Stated problem 1
In the article on the UK carbon price floor, restate the paragraph beginning "The lobbies argued the new tax" in one shorter sentence, keeping its main facts.
Stated problem 2
From the article on the UK carbon price floor, return the part that opens with the words containing "The package" and closes with "a full term.".

Quoted passage

Pressure from a number of business lobby groups representing heavy industry (see EDEM 5 August 2011) has seen the UK government yield some ground on its carbon price floor plan launched in March.

The policy instrument is effectively a tax aimed at encouraging utilities to invest in low-carbon power generation infrastructure. The tax is due to take effect from April 2013.

The lobbies argued the new tax, part of the government's electricity market reform package, will lead to carbon leakage - the loss of energy-intensive businesses to overseas locations where carbon costs are lower - while the economic picture continues to deteriorate.

UK Chancellor for the Exchequer George Osborne announced on Tuesday that the UK government will provide £250m to help energy intensive users with costs arising from the EU ETS, carbon price floor and increase relief from the climate change levy (CCL) to 90%.

"I am worried about the combined impact of the green policies adopted not just in Britain, but also by the European Union, on some of our heavy, energy-intensive industries," Osborne said in the Chancellor's annual statement given to the Westminster parliament on Wednesday.

The package

The £250m rebate package - which will need to clear the hurdle of state aid rules first - will be doled out over the life of the existing parliament, which should end in 2015 if the coalition survives a full term.

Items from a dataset
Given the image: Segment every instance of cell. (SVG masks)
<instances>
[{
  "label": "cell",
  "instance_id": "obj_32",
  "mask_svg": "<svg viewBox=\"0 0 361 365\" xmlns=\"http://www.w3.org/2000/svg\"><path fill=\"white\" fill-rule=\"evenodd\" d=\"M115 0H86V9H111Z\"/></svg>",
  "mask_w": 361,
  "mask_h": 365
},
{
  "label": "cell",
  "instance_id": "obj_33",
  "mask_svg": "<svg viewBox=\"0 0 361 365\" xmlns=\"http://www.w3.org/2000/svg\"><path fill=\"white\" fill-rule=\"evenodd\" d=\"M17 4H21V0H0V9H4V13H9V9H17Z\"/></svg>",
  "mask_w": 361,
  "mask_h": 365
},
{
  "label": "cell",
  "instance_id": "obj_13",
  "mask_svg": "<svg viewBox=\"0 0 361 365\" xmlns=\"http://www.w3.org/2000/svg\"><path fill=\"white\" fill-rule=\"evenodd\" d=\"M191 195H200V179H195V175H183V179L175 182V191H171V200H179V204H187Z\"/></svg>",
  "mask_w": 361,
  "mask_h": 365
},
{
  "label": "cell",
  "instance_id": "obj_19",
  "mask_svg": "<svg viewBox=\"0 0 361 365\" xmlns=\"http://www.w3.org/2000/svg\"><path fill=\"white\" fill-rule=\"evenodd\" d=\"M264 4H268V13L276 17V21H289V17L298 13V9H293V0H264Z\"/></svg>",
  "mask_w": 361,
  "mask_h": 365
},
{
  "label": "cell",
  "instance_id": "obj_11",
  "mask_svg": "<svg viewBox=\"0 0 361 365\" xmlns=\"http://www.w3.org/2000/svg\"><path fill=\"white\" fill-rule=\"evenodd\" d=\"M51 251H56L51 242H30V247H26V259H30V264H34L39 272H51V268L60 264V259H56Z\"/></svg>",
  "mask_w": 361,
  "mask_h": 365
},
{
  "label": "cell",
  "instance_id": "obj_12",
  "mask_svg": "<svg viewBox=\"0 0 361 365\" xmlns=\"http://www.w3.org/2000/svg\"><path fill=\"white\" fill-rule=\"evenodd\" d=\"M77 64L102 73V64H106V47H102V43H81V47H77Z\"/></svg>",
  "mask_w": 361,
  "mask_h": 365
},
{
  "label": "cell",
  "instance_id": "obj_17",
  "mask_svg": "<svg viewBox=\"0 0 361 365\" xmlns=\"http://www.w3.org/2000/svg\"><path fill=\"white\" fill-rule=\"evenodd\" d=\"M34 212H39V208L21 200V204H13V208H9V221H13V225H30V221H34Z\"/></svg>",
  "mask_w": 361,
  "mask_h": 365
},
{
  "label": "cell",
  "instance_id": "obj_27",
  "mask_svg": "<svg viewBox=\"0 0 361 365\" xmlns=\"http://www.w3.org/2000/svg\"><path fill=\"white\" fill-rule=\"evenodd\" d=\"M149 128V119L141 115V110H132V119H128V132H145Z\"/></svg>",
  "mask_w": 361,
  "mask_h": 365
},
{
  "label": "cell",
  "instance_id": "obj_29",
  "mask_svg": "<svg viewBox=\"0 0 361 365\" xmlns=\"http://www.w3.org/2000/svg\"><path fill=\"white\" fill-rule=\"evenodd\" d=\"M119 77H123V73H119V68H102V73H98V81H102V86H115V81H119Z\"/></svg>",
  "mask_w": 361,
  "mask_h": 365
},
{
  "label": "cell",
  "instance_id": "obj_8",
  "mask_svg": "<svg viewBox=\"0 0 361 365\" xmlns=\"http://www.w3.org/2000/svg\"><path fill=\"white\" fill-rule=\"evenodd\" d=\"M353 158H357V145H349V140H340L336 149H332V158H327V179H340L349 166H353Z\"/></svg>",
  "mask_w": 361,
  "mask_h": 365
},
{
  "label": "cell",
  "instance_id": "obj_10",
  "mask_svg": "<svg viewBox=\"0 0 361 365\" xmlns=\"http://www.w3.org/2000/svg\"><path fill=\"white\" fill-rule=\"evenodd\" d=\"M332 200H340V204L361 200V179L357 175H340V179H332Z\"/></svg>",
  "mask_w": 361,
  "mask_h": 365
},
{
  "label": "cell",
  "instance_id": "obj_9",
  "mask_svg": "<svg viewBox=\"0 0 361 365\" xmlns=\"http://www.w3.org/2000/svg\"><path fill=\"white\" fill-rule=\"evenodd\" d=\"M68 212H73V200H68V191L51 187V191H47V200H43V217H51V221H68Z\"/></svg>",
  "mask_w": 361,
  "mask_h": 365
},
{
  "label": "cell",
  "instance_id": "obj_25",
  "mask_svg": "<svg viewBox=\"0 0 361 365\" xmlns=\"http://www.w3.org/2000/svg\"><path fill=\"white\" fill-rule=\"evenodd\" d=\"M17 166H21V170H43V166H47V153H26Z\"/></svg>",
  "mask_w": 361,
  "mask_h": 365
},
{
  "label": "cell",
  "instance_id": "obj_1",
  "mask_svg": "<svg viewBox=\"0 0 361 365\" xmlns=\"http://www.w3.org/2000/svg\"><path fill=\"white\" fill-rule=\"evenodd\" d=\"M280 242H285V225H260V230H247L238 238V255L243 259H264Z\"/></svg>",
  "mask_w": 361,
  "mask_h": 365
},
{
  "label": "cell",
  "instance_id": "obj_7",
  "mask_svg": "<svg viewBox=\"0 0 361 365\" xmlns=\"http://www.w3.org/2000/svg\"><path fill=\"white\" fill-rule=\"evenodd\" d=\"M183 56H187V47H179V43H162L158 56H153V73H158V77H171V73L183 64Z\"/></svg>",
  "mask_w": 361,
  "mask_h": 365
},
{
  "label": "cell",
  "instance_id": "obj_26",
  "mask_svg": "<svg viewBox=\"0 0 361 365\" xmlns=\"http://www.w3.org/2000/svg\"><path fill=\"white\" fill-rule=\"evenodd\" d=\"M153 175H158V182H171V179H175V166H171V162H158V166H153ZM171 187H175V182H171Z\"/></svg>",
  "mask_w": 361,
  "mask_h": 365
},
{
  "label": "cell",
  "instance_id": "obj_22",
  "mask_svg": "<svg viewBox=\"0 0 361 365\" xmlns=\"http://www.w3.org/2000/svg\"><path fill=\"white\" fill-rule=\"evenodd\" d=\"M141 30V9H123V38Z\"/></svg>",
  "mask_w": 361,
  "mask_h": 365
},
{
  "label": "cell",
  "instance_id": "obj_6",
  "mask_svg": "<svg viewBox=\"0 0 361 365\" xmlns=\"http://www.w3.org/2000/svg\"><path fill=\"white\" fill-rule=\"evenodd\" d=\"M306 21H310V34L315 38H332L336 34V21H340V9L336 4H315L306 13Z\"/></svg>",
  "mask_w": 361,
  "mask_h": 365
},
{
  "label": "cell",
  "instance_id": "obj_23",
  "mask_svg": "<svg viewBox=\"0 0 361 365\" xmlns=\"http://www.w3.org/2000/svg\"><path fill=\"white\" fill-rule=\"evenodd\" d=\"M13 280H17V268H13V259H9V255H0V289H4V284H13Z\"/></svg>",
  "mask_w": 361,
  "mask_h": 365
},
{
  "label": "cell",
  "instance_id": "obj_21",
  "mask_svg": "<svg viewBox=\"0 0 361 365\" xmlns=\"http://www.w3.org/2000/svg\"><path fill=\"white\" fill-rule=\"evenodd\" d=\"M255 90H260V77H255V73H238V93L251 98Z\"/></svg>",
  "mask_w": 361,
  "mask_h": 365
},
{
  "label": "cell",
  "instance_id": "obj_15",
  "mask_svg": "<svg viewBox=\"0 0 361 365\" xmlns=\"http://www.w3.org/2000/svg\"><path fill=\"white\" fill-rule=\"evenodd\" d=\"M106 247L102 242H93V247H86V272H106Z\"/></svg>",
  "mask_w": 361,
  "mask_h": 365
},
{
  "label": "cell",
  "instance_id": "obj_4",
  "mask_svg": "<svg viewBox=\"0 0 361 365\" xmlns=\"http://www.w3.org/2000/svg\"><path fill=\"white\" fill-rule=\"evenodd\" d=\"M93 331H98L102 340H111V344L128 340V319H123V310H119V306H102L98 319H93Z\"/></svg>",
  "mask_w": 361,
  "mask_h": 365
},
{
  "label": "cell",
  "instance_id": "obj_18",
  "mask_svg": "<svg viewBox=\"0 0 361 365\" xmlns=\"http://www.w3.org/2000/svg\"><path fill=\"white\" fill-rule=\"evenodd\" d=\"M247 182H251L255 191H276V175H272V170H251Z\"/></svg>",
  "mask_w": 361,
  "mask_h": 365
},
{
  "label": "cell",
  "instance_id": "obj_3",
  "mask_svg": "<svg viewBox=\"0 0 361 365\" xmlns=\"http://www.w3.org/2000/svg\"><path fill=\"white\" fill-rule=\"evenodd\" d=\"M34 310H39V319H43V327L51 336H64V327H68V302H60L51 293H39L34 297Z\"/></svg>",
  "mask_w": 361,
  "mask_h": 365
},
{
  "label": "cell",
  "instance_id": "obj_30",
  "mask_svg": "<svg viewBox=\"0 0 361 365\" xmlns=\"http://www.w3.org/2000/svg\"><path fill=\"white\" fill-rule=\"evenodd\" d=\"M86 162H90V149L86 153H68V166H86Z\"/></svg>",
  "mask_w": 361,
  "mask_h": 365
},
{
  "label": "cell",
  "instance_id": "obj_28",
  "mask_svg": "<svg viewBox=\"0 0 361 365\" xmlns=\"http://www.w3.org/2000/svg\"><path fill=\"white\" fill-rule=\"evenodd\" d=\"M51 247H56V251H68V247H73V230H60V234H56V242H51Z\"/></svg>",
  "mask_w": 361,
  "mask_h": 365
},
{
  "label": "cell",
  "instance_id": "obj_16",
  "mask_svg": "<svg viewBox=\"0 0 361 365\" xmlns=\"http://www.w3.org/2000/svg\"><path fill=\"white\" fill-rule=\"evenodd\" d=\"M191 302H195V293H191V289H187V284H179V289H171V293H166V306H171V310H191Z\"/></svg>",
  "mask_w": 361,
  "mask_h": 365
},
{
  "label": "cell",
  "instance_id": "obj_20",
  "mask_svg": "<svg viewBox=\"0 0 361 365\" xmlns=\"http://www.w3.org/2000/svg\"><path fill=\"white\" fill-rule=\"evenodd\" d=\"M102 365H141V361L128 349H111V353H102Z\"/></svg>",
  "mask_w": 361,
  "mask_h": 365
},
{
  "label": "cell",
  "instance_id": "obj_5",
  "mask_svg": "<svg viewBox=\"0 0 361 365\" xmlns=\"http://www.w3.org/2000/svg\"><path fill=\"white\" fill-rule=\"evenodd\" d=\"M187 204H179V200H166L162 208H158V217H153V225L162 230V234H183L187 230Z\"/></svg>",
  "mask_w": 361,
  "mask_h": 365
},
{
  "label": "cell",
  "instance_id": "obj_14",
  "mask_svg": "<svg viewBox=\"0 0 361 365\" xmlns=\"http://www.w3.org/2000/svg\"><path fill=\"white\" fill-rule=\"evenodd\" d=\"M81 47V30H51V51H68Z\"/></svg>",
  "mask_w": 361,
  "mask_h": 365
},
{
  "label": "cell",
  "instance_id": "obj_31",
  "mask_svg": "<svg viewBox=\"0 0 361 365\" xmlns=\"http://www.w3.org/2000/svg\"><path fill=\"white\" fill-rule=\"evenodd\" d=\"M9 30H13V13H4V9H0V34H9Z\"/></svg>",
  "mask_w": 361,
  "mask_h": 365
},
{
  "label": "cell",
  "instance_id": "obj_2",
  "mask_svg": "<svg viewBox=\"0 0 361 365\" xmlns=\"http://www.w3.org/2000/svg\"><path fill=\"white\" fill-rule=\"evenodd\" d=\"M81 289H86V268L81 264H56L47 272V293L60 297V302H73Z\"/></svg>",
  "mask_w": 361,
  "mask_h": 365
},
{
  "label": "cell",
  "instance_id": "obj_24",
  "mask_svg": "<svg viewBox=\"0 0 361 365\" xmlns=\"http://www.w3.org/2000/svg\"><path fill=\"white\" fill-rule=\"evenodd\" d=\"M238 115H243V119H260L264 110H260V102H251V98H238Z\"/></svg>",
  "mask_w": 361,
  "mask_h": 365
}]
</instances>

Expected output 1
The lobbies said the new tax, part of the government's electricity market reform package, would cause carbon leakage (energy-intensive businesses moving abroad to places with lower carbon costs) while the economy keeps worsening.

Expected output 2
The package

The £250m rebate package - which will need to clear the hurdle of state aid rules first - will be doled out over the life of the existing parliament, which should end in 2015 if the coalition survives a full term.